La réquisition de travailleurs étrangers pendant
la Grande Guerre

En 1914, la guerre a une incidence directe sur les flux migratoires. Les ressortissants étrangers natifs des nations ennemies rentrent chez eux. La guerre provoque ainsi le départ de milliers de travailleurs étrangers, quand la majorité des travailleurs français sont au front. Les entreprises ne peuvent plus recruter de la main d’œuvre à l’étranger, c’est donc l’État qui prend en charge, pour la première fois, le recrutement (ou la réquisition) massif de travailleurs, ainsi que leur acheminement, leur placement dans les usines ou les campagnes etc. Durant la Grande Guerre, ce sont environ 500 000 travailleurs étrangers qui sont ainsi recrutés, pour la plupart issus de l’empire colonial (Algérie, Maroc, Indochine…). Les populations migratoires incluent également des ressortissants de l’Espagne, du Portugal, d’Italie ou encore de Grèce. Plus de la moitié de cette main d’œuvre étrangère fut employée dans les usines de guerre. Mais les travailleurs issus des pays européens ne reçoivent pas le même traitement que ceux issus des colonies. Ces derniers ont, par exemple, obligation de loger dans des dépôts ou des camps insalubres situés en périphéries des villes. Pour des raisons économiques et politiques, ils sont groupés en fonction de leurs origines tant sur leurs lieux de travail que dans les cantonnements. Les autorités publiques considèrent en effet que grouper les travailleurs par nationalités (Algériens d’un côté, Indochinois de l’autre…) permet d’obtenir un meilleur rendement, tout en s’assurant qu’une solidarité anti-coloniale ne se développe pas entre eux.

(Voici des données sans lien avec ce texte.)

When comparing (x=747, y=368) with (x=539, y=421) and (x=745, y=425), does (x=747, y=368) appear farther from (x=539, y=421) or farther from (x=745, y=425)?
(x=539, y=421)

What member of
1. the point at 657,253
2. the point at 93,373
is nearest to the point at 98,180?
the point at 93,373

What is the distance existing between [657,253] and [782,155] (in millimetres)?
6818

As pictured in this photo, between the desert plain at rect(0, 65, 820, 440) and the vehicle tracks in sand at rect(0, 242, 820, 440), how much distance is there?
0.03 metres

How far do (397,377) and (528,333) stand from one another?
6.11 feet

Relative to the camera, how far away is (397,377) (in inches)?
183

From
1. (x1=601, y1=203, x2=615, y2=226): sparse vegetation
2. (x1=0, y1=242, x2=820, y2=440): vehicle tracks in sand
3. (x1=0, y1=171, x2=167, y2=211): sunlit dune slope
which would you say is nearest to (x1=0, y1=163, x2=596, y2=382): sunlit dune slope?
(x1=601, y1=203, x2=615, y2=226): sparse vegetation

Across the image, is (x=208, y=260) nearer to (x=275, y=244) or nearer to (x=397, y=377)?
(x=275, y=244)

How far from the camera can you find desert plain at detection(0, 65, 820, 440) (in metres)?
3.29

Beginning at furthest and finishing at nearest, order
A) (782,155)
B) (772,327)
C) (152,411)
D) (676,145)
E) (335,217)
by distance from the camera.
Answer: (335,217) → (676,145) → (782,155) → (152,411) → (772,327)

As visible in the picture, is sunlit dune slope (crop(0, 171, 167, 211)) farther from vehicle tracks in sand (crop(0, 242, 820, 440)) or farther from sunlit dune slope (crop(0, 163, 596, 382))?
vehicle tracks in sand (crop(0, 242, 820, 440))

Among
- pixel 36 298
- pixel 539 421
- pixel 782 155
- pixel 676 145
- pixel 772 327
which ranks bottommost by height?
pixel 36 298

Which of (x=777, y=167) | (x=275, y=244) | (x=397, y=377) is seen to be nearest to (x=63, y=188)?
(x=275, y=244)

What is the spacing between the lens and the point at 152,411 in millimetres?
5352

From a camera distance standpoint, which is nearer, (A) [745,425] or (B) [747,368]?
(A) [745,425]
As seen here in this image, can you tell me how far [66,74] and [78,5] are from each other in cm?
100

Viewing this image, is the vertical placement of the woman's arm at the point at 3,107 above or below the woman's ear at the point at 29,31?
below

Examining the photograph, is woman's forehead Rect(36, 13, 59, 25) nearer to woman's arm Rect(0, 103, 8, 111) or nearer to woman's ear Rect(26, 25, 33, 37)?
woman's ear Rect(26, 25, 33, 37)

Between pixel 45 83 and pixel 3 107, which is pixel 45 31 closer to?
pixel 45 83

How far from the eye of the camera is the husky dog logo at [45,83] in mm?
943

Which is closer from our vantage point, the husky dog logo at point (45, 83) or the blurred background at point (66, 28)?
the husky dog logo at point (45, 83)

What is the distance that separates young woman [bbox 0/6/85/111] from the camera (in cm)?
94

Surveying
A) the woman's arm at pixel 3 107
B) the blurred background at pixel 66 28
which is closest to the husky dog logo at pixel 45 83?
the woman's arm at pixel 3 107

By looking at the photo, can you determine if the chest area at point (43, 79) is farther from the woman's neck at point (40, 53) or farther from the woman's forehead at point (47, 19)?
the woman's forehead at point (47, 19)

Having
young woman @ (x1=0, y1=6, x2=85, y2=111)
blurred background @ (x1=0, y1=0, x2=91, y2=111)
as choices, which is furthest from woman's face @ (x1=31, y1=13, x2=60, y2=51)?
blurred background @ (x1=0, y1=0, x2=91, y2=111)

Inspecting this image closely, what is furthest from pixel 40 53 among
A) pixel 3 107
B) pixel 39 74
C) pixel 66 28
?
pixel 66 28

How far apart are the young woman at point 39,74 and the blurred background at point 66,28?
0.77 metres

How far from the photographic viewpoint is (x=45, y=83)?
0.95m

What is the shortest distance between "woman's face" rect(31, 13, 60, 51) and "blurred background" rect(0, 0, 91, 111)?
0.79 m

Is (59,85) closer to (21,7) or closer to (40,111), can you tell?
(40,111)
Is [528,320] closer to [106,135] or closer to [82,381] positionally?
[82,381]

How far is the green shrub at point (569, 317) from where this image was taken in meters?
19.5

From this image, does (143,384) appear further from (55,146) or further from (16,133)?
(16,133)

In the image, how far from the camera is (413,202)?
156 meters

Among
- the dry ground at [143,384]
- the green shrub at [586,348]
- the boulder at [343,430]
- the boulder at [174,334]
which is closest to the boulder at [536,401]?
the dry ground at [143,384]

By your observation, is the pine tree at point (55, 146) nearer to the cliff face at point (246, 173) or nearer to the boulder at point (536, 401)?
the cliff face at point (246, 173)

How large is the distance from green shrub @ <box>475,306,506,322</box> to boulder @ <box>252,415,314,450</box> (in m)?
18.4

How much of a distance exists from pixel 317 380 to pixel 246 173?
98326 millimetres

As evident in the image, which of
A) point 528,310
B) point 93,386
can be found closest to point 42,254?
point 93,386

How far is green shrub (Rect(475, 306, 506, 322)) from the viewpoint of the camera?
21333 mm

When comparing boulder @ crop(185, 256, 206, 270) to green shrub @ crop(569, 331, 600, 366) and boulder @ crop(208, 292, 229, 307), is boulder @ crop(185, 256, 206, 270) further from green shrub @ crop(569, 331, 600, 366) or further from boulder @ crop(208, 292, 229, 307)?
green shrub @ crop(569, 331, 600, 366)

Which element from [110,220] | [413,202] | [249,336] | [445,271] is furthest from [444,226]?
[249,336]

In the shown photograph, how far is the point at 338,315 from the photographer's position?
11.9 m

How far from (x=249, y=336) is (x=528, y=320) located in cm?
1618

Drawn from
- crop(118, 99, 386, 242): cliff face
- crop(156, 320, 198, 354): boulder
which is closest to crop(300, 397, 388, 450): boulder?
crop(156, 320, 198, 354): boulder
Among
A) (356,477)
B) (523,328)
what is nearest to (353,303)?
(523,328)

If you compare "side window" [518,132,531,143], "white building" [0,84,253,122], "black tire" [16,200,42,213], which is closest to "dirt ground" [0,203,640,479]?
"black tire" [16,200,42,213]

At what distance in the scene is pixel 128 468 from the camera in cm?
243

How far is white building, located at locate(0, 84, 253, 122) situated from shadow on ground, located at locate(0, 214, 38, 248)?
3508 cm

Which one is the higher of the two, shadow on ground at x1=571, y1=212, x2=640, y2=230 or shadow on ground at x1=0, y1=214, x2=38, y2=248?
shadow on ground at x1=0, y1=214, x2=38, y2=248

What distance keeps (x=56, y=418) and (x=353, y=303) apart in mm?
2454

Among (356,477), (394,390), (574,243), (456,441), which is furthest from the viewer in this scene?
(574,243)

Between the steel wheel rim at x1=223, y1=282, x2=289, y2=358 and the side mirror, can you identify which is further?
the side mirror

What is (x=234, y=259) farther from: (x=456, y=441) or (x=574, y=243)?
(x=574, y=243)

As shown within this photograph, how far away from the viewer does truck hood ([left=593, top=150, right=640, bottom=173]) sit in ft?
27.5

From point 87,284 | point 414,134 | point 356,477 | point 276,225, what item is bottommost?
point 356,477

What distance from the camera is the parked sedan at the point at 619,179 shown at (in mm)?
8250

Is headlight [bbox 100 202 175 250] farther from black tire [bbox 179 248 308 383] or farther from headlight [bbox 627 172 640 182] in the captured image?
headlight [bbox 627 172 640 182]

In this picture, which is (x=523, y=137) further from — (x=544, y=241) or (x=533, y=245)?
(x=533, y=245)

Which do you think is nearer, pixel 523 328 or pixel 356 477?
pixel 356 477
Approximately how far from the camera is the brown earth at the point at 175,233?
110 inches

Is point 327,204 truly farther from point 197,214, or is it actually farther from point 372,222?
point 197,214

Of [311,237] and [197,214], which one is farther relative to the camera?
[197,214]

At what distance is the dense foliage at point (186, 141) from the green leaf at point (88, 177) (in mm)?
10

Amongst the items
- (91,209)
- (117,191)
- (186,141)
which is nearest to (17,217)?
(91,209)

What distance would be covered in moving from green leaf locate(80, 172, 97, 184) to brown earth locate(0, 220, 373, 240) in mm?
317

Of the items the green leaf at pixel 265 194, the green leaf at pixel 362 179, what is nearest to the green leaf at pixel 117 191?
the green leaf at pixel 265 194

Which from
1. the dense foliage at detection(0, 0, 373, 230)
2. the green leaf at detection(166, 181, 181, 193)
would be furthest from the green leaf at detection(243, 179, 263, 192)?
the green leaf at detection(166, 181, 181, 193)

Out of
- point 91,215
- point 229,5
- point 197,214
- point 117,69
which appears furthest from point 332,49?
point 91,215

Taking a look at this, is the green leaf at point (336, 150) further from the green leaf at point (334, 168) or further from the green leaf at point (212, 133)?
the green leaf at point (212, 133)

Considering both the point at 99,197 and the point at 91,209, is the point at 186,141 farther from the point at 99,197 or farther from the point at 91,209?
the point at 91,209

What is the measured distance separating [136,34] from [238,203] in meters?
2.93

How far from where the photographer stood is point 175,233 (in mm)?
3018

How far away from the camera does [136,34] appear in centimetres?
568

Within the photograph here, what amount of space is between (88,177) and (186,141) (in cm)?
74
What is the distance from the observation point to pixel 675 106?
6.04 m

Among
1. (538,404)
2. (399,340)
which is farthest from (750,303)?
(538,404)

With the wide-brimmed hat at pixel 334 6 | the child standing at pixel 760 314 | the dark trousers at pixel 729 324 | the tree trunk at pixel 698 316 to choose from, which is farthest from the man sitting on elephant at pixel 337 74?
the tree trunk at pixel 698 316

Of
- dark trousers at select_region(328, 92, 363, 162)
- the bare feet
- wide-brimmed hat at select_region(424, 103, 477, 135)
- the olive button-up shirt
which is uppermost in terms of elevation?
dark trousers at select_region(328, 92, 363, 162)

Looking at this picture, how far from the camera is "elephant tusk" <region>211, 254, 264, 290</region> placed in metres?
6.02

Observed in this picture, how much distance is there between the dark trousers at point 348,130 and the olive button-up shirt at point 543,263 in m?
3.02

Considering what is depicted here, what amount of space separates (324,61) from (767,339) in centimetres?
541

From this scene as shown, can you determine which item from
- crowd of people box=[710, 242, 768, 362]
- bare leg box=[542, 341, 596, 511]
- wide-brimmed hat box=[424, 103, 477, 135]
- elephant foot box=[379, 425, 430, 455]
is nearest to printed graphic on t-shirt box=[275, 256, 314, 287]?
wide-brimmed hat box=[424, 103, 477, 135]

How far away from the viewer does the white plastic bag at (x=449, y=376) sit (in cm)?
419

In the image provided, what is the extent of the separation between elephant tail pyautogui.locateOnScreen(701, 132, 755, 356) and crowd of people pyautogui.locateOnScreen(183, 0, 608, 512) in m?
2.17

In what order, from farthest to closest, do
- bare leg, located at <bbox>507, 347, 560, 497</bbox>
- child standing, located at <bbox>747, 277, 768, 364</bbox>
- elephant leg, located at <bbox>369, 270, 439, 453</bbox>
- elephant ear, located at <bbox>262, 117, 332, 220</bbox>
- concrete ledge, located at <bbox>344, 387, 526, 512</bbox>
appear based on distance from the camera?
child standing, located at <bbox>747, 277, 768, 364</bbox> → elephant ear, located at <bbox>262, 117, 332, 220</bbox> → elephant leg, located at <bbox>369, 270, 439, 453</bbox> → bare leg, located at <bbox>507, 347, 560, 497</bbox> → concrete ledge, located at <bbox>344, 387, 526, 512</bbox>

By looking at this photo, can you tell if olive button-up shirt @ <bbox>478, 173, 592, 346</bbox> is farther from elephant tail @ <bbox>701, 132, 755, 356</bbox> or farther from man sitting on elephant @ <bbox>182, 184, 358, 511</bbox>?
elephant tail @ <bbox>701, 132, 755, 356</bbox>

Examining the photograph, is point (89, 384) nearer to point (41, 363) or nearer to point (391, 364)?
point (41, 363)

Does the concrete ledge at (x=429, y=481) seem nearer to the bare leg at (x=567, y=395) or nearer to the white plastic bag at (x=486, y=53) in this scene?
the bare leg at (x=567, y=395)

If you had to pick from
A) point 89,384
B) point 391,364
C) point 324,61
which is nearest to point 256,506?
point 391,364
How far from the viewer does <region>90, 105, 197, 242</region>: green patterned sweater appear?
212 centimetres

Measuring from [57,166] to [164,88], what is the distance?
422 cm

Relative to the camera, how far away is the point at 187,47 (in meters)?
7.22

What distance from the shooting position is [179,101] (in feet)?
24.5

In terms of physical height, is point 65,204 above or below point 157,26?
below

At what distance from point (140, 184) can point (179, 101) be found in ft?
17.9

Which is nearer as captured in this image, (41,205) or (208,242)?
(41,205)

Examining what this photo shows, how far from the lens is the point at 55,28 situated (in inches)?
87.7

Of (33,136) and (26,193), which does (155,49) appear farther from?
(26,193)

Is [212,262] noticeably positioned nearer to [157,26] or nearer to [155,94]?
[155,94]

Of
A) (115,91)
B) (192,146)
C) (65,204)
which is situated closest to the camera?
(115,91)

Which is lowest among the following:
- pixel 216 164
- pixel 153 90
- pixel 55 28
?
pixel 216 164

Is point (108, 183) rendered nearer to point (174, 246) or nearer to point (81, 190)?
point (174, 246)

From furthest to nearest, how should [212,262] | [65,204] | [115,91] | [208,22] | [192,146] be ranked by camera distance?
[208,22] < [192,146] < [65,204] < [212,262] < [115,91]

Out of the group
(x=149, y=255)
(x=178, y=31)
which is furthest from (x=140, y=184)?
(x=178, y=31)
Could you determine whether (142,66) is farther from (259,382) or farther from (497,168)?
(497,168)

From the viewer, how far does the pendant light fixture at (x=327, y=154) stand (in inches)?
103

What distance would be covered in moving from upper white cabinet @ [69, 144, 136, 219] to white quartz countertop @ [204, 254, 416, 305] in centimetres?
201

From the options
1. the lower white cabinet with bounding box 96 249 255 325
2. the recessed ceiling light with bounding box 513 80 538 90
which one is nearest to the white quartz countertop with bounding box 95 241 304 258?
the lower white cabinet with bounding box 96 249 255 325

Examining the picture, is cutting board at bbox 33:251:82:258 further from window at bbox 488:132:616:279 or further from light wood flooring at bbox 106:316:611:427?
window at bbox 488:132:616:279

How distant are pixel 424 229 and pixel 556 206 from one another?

Les autorités font également leur maximum pour minimiser le plus possible les contacts entre la population française (notamment les femmes, restées à l’arrière et travaillant, pour une partie d’entre elles, dans les usines de guerre) et la main d’œuvre coloniale.

En haut : Groupe de travailleurs chinois en octobre 1916.
En haut : Groupe de travailleurs chinois en octobre 1916.
© Piston / Excelsior – L’Equipe / Roger-Viollet
Des ouvriers sénégalais chargeant des obus dans une manufacture lyonnaise en septembre 1916.
En bas : Des ouvriers sénégalais chargeant des obus dans une manufacture lyonnaise en septembre 1916.
© Piston / Excelsior – L’Equipe / Roger-Viollet

L’idée selon laquelle la population blanche serait substituée par les populations immigrées noires est également antisémite, puisque ce « grand remplacement » serait le fait d’un complot juif. En 1925, cette théorie complotiste est mentionnée dans le livre « Praktischer Idealismus » (« Idéalisme pratique »), écrit par Richard Coudenhove-Kalergi, soit l’un des pères fondateurs de l’Union européenne. Le « plan Kalergi », (qui désigne donc un prétendu plan de génocide des peuples blancs européens par la submersion migratoire) va circuler dans les franges les plus radicalisées de l’extrême droite tout au long du XXe siècle, en s’appuyant sur la thèse d’un complot juif mondial. Encore aujourd’hui, ce plan est cité dans les sphères d’extrême droite, notamment sur internet. En 2015, le journal d’investigation indépendant italien Linkiesta démontait point par point cette théorie du complot en la comparant à la fake news des Protocoles des Sages de Sion dont on vous parlait ici.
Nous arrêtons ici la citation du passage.